How about you sell all your gold stocks and start up the New Bukko Times?

Bukko_in_Australia said...

No gold "stocks," mate, just the real thing. I have to assume it's real, because our gnome in Switzerland swears that the bank actually has the requisite number of ounces in a vault somewhere. They could be lying; selling 10 times as much as they physically possess and hoping that there's never a run on the vault.

Even if there is, the bank rules are that you can't redeem for the physical coins/bars, just the money value of what you "own" in whatever currency you want. So it could all be bullshit, fiat gold just as there is fiat currency. I just have to have faith in the system, as we all do at some level. I've just chosen to place my bets on the Swiss, based on their track record of keeping even the money of Holocaust-murdered Jews intact after the war (although not telling the survivors about it until they were forced to in court.)

Who knows? The Swiss could be as crooked as everyone else now. There does seem to be a paradigm shift toward bogus-ness worldwide. At least we aren't doing business with UBS. THEN I'd be worried.

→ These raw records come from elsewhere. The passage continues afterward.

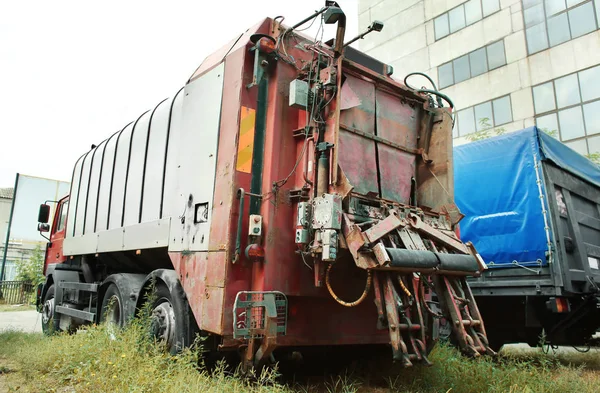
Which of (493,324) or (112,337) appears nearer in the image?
(112,337)

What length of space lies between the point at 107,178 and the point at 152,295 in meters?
3.03

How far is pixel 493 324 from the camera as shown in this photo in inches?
245

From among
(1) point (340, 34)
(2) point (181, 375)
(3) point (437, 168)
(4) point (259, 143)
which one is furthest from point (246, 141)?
(3) point (437, 168)

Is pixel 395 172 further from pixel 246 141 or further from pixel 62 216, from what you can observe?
pixel 62 216

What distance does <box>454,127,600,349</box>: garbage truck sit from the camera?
17.4 feet

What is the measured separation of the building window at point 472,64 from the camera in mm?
19562

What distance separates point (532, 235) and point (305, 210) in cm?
341

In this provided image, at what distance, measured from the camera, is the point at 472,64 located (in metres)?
20.4

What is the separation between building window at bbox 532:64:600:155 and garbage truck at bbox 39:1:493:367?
47.9ft

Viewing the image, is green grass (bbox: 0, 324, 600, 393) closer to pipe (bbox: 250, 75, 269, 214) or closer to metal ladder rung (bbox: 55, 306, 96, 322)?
metal ladder rung (bbox: 55, 306, 96, 322)

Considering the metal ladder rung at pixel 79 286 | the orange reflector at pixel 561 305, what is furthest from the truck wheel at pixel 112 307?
the orange reflector at pixel 561 305

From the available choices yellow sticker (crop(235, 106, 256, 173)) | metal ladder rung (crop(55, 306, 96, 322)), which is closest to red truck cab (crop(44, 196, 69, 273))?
metal ladder rung (crop(55, 306, 96, 322))

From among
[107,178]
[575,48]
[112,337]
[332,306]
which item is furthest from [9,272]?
[575,48]

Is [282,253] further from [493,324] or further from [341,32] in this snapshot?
[493,324]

As for the meeja, I forsee a world with a relative few news gathering organisations like the wire services with fact-gathering reporters and a small number of dead-tree publications. There has to be something for the computer illiterate and people who want to read on the trams/toilets. There will be a larger community of news aggregator sites like HuffPo, and lots of bloggers like Greenwald who analyse source documents and make sense of them.

In the new world of less work and more idle time, educated people will spend more time reading. The ideological divide will also widen, with the Right and Left living in different universes. But as always, the inert masses will keep their noses in the grass like sheep, while the 20% of involved people push and shove to try and direct things. Or so I envision...

Bukko_in_Australia said...

And while we're at it, here's an interesting essay on the downside of the decline of old meeja. Nut quote: "Without the standard, jackass is the norm." Summed up, you get what you pay for, even with media, and when you don't pay anything, what you get is usually worth nothing.